**PAGE EXCERPT:**

Polymeric nanoparticles (NPs) are approved organic nanocarriers that can entrap hydrophobic drugs in the required ratios and offer controlled drug release under different conditions [36]. In our study, we engineered NPs to encapsulate precise ratios of two drugs (Figure 1) and tested them at effective concentrations resulting in synergistic killing of GBM cells. NPs can increase the therapeutic index of the payloads administered and the basis for this argument stems from the higher cellular uptake as demonstrated in our previous study [37], and enhanced retention and cytotoxicity observed with the drug encapsulated nanoparticles as shown in our previous study [37]. The size of the nanoparticles is a crucial factor for drug delivery systems that are expected to cross the blood brain barrier (bbb). In our experiments, we ensured the size to be sub 200 nm that is ideal for the entry across bbb [38]. When tested in vivo, NPs can be designed to provide uniform biodistribution of both the drugs in the tissues. To enhance the cytotoxicity of the drugs and reduce the survival of GBM cancer cells, we demonstrate that the combination of gefitinib and GSK461364A, encapsulated in poly (lactic-co-glycolic) acid and polyethylene glycol (PLGA-PEG) nanoparticles, promotes additive or synergistic effects in U87-MG cells, containing highly aberrant chromosomes [39]. This co-encapsulation strategy offers ratiometric control over loading of both the drugs in the desired ratios. PEG enhances the stability of the formulation in vitro and avoids quicker clearance by the mononuclear phagocytic system (MPS) in vivo [40]. This robust ratiometric combinatorial approach will be enhanced when encapsulated in PLGA-PEG NPs that can prevent rapid drug degradation and clearance from the system and thereby increase the bioavailability of the drugs.

**RECORDS:**
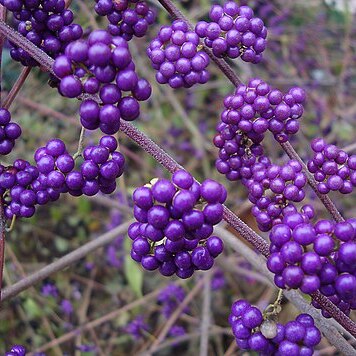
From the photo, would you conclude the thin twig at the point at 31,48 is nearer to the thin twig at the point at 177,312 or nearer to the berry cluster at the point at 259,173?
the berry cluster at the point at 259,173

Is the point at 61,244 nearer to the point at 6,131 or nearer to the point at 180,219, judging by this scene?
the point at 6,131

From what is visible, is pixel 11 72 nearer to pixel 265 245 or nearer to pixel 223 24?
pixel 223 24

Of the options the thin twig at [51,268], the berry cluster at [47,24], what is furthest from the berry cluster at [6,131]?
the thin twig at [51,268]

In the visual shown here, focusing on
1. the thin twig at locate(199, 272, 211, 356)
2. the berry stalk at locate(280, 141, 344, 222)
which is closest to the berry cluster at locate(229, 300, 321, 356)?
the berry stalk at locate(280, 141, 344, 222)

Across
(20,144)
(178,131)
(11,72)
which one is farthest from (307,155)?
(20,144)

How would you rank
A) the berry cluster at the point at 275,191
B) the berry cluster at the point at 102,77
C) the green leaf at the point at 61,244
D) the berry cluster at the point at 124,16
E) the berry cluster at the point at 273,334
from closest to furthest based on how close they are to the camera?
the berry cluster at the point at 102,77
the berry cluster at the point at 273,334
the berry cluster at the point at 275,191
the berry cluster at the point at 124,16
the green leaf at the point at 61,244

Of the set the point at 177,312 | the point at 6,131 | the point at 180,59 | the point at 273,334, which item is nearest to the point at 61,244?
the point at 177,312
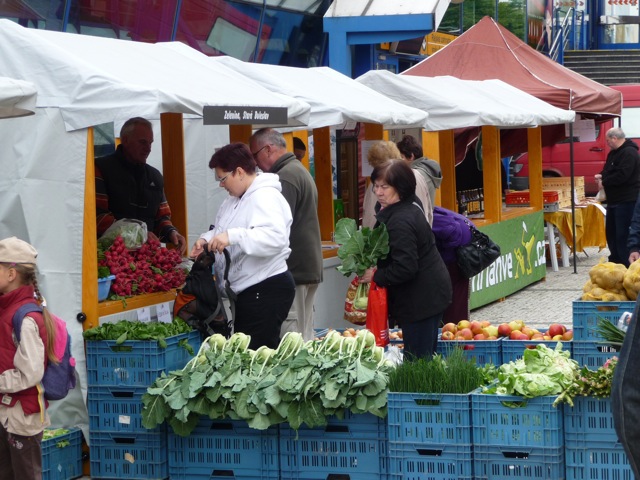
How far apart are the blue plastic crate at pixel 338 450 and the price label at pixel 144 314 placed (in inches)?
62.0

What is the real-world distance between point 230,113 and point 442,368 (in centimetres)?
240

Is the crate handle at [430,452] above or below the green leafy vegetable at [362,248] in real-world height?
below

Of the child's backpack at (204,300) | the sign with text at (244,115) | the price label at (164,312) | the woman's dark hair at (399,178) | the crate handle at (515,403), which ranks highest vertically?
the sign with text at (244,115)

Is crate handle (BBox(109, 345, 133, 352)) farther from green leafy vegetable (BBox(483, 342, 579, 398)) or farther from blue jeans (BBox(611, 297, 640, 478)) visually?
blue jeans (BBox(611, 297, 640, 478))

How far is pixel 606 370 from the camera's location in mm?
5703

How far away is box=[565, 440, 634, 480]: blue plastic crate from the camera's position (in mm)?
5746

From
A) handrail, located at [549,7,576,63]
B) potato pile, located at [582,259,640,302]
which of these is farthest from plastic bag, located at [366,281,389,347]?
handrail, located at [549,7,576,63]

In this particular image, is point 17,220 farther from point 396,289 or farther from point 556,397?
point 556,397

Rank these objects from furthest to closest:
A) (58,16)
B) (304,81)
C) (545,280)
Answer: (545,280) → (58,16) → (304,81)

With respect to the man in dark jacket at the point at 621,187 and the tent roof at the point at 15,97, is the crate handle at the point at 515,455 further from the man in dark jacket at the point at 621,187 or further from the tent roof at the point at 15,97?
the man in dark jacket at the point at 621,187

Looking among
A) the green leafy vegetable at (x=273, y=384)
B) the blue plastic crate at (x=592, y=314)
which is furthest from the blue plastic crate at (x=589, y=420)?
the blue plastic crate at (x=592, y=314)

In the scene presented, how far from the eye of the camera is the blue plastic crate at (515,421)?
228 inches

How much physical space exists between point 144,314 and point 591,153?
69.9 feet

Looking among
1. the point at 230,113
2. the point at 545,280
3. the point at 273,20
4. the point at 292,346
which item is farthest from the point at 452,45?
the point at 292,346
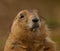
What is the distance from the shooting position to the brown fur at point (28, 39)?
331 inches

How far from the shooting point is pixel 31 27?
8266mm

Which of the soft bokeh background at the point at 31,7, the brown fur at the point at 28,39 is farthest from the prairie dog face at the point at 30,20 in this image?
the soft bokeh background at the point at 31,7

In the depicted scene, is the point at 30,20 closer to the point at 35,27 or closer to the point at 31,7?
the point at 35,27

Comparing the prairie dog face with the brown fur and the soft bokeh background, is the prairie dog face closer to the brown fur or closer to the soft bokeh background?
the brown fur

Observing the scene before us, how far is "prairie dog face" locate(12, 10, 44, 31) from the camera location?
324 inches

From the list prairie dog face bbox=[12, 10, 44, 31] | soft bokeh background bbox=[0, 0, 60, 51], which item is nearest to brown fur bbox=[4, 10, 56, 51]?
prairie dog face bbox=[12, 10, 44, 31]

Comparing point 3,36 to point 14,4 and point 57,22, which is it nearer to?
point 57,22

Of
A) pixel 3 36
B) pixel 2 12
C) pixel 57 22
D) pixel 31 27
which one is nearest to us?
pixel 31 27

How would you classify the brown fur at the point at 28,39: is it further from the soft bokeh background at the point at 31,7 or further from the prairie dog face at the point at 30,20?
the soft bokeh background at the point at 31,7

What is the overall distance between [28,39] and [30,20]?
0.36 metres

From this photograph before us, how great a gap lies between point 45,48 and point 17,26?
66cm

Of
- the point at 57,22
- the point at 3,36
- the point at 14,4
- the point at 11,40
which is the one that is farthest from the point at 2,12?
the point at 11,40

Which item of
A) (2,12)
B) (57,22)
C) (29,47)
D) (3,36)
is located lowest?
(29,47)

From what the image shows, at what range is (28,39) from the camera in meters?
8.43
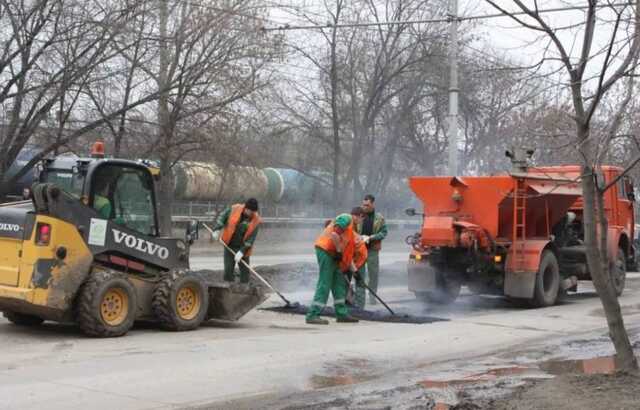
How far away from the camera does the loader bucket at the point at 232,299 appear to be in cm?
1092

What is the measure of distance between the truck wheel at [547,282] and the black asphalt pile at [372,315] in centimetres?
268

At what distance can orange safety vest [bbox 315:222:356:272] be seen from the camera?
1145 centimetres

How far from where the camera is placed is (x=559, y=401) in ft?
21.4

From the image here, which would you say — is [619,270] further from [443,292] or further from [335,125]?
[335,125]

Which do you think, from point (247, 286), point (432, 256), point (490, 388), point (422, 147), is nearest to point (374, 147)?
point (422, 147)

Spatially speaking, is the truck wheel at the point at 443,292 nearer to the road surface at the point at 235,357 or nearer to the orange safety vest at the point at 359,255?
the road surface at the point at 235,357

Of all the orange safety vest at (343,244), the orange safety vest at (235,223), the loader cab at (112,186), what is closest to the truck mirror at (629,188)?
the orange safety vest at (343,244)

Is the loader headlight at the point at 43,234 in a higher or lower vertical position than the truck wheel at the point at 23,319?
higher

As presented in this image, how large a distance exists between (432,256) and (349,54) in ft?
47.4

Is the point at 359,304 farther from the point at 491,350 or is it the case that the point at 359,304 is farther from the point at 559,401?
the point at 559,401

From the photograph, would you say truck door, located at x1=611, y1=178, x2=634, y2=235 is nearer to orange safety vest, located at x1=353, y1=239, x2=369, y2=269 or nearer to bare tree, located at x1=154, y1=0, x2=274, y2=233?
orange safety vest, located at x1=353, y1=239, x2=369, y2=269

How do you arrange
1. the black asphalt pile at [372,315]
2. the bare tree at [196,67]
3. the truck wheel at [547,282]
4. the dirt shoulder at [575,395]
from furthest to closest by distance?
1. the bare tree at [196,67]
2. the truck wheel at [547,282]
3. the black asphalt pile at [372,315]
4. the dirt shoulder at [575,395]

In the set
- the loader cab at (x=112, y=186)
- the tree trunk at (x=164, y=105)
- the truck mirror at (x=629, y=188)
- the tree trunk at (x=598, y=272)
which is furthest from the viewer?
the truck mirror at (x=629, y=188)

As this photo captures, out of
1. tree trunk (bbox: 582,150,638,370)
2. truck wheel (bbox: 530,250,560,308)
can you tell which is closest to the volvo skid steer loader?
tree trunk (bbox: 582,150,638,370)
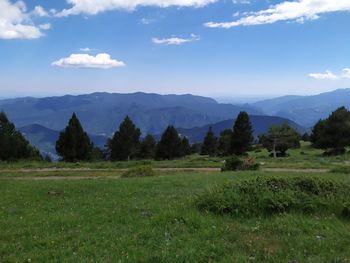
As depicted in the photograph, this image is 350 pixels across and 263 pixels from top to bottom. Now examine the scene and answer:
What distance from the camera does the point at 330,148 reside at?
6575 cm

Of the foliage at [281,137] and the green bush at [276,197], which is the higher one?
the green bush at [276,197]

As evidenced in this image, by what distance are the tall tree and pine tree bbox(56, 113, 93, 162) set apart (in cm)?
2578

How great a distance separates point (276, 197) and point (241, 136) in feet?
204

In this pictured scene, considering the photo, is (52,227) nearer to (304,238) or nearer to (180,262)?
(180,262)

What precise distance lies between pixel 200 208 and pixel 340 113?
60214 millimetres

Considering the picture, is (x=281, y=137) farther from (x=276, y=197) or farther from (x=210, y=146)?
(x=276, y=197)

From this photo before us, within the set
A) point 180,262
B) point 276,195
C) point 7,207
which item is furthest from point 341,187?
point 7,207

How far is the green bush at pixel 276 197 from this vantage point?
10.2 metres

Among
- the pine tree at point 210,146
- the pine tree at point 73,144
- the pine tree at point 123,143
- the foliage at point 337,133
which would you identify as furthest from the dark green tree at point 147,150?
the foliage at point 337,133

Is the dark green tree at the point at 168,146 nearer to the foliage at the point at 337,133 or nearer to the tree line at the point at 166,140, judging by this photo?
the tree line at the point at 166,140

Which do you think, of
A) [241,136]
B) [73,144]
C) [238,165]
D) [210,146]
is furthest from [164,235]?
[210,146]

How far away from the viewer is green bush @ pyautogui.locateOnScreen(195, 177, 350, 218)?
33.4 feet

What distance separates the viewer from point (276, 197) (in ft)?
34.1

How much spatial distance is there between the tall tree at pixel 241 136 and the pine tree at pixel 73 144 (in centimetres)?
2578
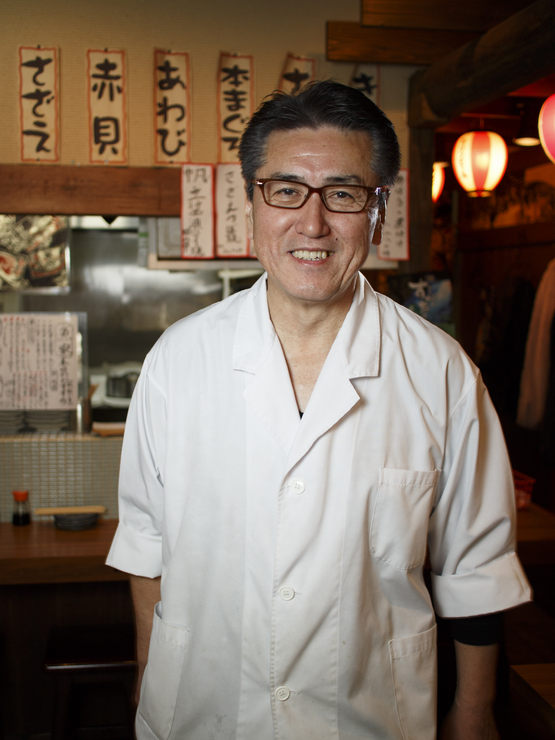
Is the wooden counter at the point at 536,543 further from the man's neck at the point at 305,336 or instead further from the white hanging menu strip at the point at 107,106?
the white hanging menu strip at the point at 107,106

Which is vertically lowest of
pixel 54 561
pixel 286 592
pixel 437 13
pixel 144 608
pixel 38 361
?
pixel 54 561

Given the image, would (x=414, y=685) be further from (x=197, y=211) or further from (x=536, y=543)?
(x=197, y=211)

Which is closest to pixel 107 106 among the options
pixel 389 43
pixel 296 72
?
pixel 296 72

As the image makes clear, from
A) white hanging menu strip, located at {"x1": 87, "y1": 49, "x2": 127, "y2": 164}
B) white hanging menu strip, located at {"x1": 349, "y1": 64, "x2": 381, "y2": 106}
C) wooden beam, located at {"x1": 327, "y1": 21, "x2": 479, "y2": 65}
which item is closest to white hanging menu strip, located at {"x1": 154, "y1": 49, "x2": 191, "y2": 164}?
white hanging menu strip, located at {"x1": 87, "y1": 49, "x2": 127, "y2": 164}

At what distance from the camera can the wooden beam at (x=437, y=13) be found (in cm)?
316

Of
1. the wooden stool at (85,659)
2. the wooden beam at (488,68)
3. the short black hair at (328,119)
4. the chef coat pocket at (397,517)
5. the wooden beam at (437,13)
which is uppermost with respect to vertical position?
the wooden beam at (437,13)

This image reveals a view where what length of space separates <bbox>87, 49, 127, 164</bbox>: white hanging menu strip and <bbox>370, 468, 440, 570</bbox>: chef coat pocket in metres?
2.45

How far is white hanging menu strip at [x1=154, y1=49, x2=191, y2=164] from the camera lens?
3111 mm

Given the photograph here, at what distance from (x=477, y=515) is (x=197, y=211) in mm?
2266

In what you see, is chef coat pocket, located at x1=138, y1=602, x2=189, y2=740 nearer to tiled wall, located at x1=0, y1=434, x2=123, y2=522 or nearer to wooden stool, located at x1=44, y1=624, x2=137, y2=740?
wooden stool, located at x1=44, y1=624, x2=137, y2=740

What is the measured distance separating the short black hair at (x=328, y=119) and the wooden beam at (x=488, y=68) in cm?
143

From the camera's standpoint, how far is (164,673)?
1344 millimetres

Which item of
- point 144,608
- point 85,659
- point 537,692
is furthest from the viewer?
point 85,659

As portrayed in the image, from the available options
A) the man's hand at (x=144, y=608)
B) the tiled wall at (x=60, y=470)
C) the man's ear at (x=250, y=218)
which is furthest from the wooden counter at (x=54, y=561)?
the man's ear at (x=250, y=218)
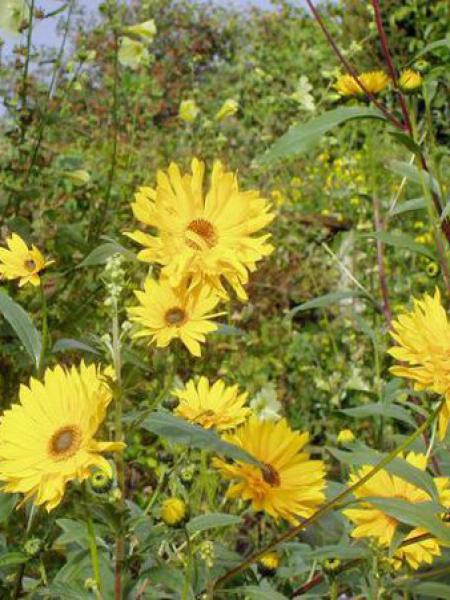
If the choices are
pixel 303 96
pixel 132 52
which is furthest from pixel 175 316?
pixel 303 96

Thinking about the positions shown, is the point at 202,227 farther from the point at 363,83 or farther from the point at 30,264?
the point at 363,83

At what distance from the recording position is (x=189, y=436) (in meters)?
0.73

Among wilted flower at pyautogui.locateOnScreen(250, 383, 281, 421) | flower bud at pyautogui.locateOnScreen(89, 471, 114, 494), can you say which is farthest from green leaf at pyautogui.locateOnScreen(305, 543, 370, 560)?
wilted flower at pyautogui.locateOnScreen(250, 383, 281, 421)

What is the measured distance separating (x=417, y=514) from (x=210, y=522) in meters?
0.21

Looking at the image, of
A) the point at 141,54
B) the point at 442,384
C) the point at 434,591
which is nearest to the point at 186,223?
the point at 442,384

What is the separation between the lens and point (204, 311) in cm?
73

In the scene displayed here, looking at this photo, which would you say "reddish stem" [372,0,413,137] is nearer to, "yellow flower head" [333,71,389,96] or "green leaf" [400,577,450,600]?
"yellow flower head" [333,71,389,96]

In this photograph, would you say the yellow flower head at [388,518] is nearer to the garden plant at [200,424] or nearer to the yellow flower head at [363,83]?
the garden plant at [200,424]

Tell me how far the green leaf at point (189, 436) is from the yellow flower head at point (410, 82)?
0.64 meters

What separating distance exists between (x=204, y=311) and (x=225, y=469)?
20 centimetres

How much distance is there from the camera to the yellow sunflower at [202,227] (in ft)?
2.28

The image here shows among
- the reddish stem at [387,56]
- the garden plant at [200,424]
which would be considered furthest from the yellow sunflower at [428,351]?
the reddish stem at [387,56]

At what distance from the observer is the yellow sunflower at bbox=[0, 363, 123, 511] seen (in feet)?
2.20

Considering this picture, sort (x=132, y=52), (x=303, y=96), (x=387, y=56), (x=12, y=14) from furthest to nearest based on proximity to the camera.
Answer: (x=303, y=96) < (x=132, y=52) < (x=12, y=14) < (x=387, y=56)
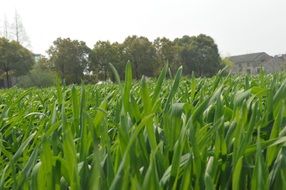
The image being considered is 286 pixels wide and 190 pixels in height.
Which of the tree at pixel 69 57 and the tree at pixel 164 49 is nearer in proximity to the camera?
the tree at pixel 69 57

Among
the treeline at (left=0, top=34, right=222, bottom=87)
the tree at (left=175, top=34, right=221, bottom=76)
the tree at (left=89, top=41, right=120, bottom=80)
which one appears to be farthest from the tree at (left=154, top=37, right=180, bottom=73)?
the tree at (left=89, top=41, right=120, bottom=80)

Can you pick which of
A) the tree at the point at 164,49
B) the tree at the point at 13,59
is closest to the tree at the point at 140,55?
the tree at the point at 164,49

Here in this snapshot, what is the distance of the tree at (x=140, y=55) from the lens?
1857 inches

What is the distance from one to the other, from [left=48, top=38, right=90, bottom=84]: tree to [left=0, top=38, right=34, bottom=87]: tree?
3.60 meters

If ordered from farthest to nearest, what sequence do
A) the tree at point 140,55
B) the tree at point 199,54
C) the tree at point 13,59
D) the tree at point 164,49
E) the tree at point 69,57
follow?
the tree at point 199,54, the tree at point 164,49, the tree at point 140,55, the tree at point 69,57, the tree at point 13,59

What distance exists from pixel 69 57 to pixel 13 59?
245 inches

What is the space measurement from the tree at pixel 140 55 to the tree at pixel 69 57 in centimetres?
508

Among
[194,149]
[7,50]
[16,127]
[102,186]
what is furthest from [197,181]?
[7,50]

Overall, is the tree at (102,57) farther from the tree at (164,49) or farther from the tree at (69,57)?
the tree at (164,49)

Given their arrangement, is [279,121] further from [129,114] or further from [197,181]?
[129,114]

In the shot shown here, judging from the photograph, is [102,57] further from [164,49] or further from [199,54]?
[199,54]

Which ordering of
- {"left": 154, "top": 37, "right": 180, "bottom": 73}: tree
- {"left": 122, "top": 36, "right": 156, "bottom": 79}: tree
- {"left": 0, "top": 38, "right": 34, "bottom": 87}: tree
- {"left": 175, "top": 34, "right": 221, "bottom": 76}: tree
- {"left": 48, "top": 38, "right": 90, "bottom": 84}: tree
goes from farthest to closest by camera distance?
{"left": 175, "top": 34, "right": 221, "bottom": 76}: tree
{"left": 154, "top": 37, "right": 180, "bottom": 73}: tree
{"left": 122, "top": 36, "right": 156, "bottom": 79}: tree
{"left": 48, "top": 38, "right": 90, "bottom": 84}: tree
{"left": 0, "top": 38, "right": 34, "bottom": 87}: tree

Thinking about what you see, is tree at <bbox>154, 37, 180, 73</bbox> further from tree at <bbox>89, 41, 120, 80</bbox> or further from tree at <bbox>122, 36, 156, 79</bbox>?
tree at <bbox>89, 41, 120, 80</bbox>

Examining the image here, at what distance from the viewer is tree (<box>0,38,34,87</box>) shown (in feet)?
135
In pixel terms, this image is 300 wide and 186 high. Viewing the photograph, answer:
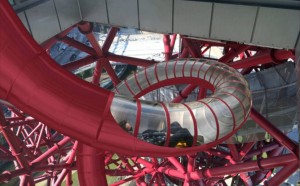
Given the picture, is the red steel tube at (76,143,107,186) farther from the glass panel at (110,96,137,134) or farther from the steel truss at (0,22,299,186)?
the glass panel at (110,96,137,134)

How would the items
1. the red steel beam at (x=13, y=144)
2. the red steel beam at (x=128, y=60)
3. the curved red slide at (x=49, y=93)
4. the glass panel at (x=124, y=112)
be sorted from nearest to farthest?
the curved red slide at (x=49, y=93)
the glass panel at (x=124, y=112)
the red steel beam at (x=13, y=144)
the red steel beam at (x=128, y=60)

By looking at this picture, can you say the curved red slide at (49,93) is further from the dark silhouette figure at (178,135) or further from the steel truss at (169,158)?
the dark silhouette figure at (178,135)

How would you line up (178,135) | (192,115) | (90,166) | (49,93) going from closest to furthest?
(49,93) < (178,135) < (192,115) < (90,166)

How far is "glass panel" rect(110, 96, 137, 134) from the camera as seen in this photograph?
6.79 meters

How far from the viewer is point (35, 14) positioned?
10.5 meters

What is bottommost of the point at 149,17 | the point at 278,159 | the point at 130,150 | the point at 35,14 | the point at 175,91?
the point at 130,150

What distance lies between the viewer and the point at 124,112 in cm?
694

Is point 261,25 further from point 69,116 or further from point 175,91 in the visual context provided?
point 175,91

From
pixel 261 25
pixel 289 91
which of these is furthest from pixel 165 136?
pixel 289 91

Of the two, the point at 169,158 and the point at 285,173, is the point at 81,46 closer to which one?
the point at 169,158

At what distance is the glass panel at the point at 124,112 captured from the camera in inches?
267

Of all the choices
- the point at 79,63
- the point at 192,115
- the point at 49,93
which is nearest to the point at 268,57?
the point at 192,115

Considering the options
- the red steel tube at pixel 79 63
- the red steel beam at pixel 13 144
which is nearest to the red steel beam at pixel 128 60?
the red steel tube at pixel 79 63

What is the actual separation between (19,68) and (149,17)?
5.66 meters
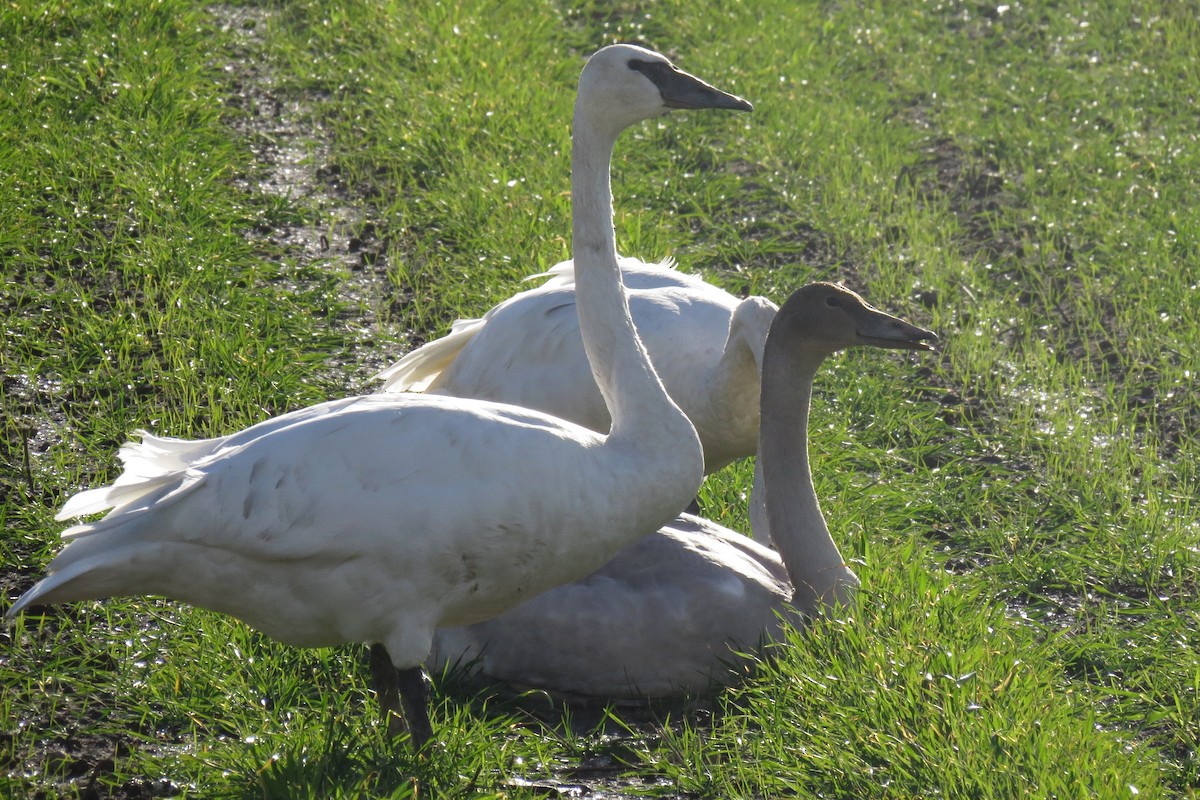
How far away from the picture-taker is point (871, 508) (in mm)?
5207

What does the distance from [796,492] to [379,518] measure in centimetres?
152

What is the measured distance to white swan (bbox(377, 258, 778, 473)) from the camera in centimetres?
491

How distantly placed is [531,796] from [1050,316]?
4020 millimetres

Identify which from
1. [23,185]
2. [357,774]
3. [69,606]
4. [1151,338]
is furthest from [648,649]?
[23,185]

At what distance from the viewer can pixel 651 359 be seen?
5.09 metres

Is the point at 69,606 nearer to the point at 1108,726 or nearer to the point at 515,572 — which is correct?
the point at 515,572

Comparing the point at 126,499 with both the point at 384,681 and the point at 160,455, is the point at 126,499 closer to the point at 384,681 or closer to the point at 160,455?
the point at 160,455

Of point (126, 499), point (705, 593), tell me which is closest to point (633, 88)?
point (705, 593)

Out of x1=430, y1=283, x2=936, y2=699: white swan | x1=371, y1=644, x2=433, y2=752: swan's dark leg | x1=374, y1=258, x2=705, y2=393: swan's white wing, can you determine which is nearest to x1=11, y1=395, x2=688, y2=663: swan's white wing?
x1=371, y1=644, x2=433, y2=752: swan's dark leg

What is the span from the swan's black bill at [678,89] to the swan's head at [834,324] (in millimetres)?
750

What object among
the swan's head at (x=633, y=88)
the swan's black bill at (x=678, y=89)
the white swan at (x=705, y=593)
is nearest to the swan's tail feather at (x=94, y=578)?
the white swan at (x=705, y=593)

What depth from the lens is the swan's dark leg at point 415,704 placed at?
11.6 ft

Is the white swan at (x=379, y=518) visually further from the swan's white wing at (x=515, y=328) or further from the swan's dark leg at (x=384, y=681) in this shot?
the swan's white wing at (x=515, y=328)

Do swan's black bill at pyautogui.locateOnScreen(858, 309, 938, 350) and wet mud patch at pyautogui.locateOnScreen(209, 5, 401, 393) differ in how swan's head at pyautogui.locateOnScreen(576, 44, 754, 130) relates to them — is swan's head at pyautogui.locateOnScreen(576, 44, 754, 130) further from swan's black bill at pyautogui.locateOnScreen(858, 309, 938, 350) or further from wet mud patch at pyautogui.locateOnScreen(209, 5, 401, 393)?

**DIRECTIONS:** Continue the passage on drug-loaded PLGA-PEG nanoparticles, starting after its final sentence.

**RESPONSE TO THIS TASK:**
Figure 1 illustrates the mechanism of action of both the drugs when entrapped in polymeric nanoparticles and their effect when tested in glioma cells (U87-MG). Both the small molecule drugs in their free form, or when encapsulated in NPs, will bind to the plasma membrane and are internalized through endocytosis. With two different mechanisms of action, namely tyrosine kinase inhibitory activity of gefitinib and mitotic arrest at G2/M phase by GSK461364A, an accelerated cell death of glioma cells is observed with a synergistic effect of the combination. To meet the needs of new and effective combination therapies, our study adds a vital dimension to the treatment possibilities of GBM.

2. Experimental Section

Poly(lactide-co-glycolide) (PLGA) (MW: 10,000–15,000 Da), Methoxy poly(ethylene glycol)-b-poly(lactide-co-glycolide) (mPEG-PLGA) (MW: 2–15 k.Da) were purchased from PolySciTech® (West Lafayette, IN, USA). Gefitinib was purchased from Cayman Chemicals (Ann Arbor, MI, USA) and reconstituted in methanol; GSK461364A was purchased from APExBIO (Houston, TX, USA) and was dissolved in ethanol; (3-(4,5-dimethylthiazol-2-yl)-5-(3-carboxymethoxyphenyl)-2-(4-sulfophenyl)-2H-tetrazolium) MTSassay kit was purchased from Promega Corporation® (Madison, WI, USA), Triton-X and other HPLC grade organic solvents were obtained from Fisher Scientific™ (Agawam, MA, USA). Human GBM cell line, U87-MG was bought from ATCC® (Manassas, VA, USA). Eagle’s minimum essential (MEM) alpha modification media with L-glutamine (Genclone™) with 10% fetal bovine serum (FBS) (Genclone™, San Diego, CA, USA) and 1% PenStrep (Gibco™, Fisher Scientific) was used to culture and maintain the cells at 37 °C, 5% CO2. Crystal Violet was purchased from Sigma-Aldrich (St. Louis, MO, USA).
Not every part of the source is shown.